Nodular Fasciitis of the Parotid Gland, Masquerading as Pleomorphic Adenoma

Article information

Korean J Pathol. 2014;48(5):366-370
Publication date (electronic) : 2014 October 27
doi : https://doi.org/10.4132/KoreanJPathol.2014.48.5.366
Department of Pathology, Pusan National University Hospital, Pusan National University School of Medicine, Busan, Korea
1Department of Pathology, Dong-A University College of Medicine, Busan, Korea
Corresponding Author: Chang Hun Lee, M.D. Department of Pathology and Medical Research Institute, Pusan National University Hospital, Pusan National University School of Medicine, 179 Gudeok-ro, Seo-gu, Busan 602-739, Korea Tel: +82-51-240-7422 Fax: +82-51-240-7579 E-mail: cnlee@pusan.ac.kr
Received 2014 May 19; Revised 2014 August 7; Accepted 2014 August 19.

Abstract

It is difficult to distinguish nodular fasciitis (NF) from other neoplasm of the parotid gland, especially pleomorphic adenoma (PA) by fine needle aspiration cytology. A 39-year-old female noticed a mass in the parotid region. The aspirate material showed cohesive parts composed of the cells that had oval or spindle-shaped nuclei and relatively abundant cytoplasm and some cells with plasmacytoid features. The background substance was fibromyxoid. PA was diagnosed based on the cytologic findings. Subsequently, parotidectomy was performed and NF was diagnosed based on histologic and immunohistochemical findings. NF in the parotid region is rare and may be misdiagnosed as other benign or malignant tumors of the parotid gland. The clinical history of rapid growth and the presence of mitoses and inflammatory cells help to distinguish NF from PA. In addition, immunohistochemical stains for smooth muscle actin and CD68 are useful to confirm the diagnosis of NF.

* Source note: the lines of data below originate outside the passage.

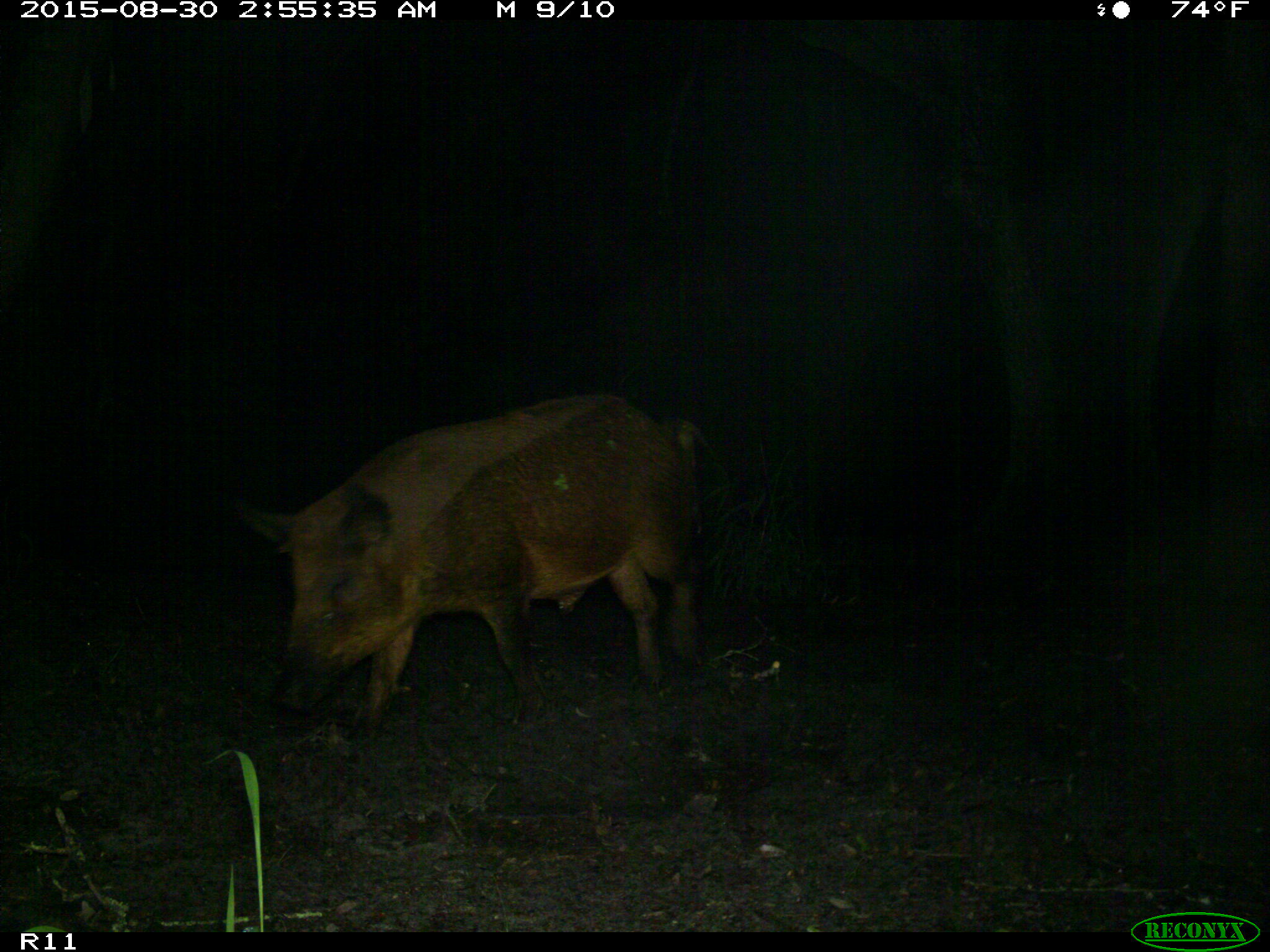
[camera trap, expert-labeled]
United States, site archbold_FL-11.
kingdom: Animalia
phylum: Chordata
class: Mammalia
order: Artiodactyla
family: Suidae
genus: Sus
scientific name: Sus scrofa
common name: wild boar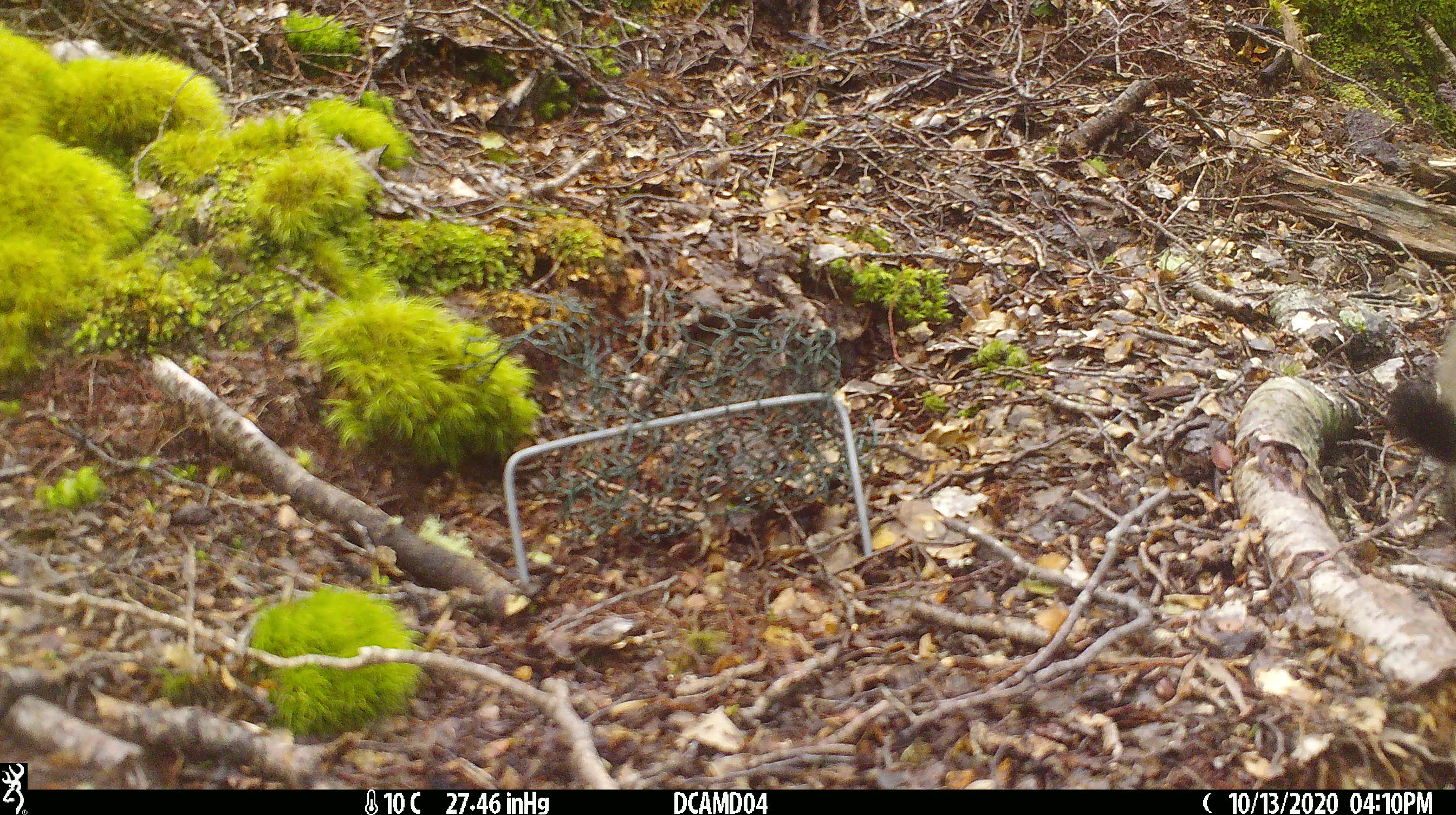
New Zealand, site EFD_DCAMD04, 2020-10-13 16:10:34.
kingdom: Animalia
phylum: Chordata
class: Mammalia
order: Carnivora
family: Mustelidae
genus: Mustela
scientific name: Mustela erminea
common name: stoat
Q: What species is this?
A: Stoat (Mustela erminea).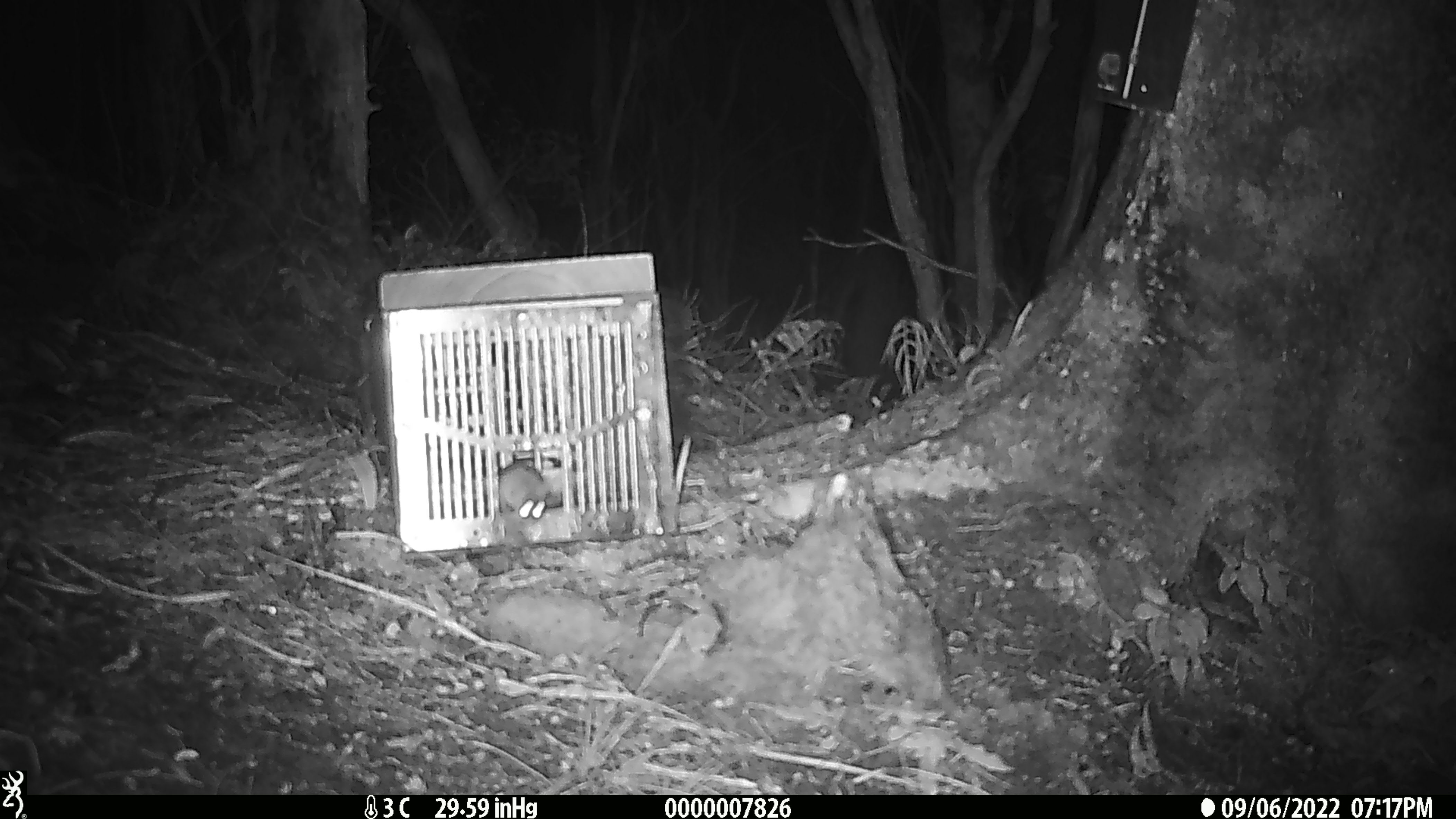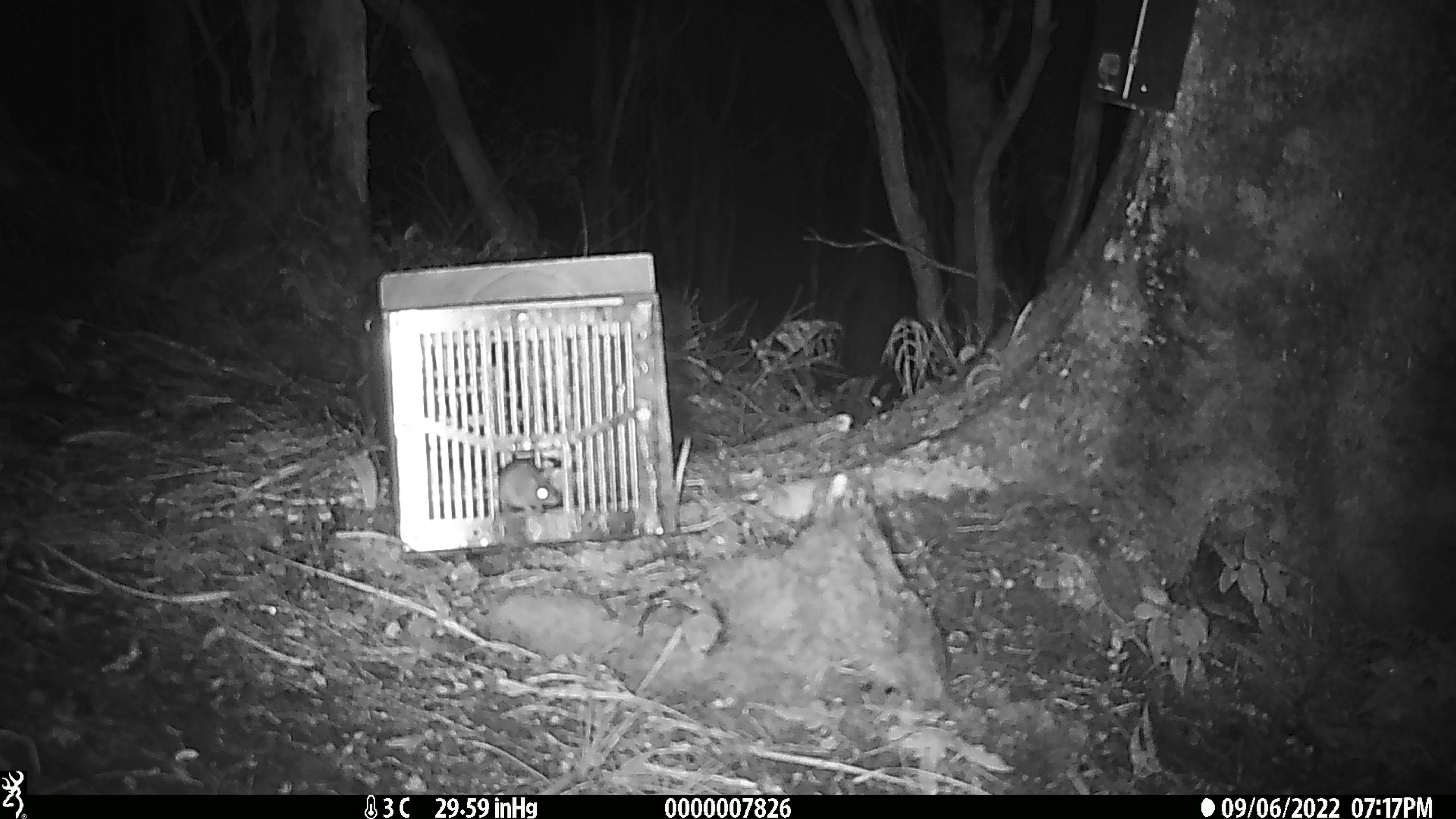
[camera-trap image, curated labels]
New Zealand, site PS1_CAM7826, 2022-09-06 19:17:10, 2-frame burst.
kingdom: Animalia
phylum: Chordata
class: Mammalia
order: Rodentia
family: Muridae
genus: Mus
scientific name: Mus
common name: mouse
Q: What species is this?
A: Mouse (Mus).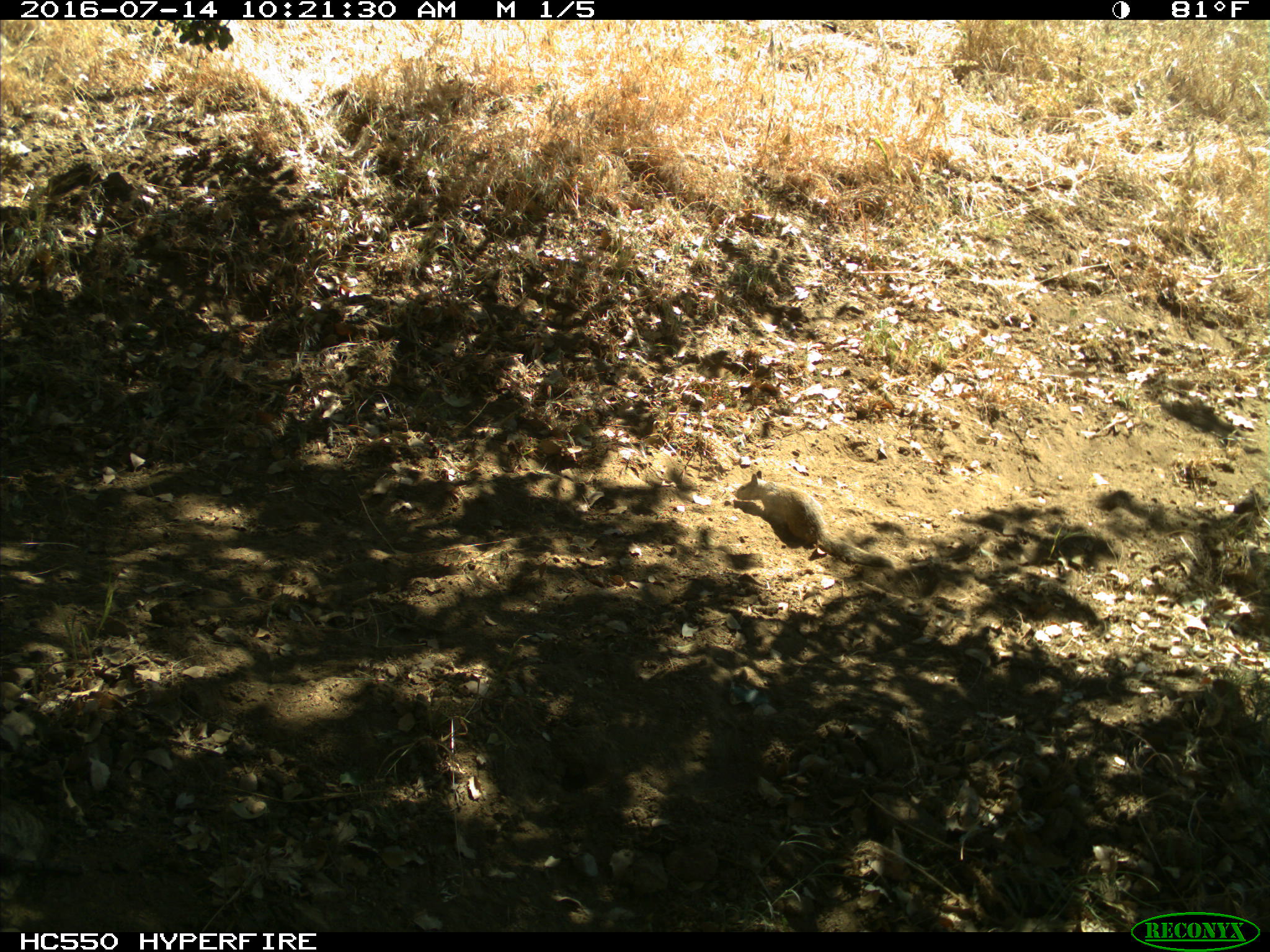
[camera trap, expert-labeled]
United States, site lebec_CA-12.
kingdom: Animalia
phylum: Chordata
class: Mammalia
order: Rodentia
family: Sciuridae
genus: Otospermophilus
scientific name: Otospermophilus beecheyi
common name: california ground squirrel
Otospermophilus beecheyi (california ground squirrel).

Nodular fasciitis (NF) is a pseudosarcomatous, self-limiting reactive process composed of fibroblasts and myofibroblasts. NF is most common in young adults between 20 and 40 years of age and its preferential site is the upper extremities, followed by the trunk, especially the chest wall and back. NF in the head and neck is next in frequency and the head and neck is the most common site in infants and children. Most cases of NF measure less than 5 cm, but a few are up to 10 cm in diameter. They typically arise at the subcutaneous or fascial level, but intramuscular location and involvement of organs such as the parotid gland may be seen.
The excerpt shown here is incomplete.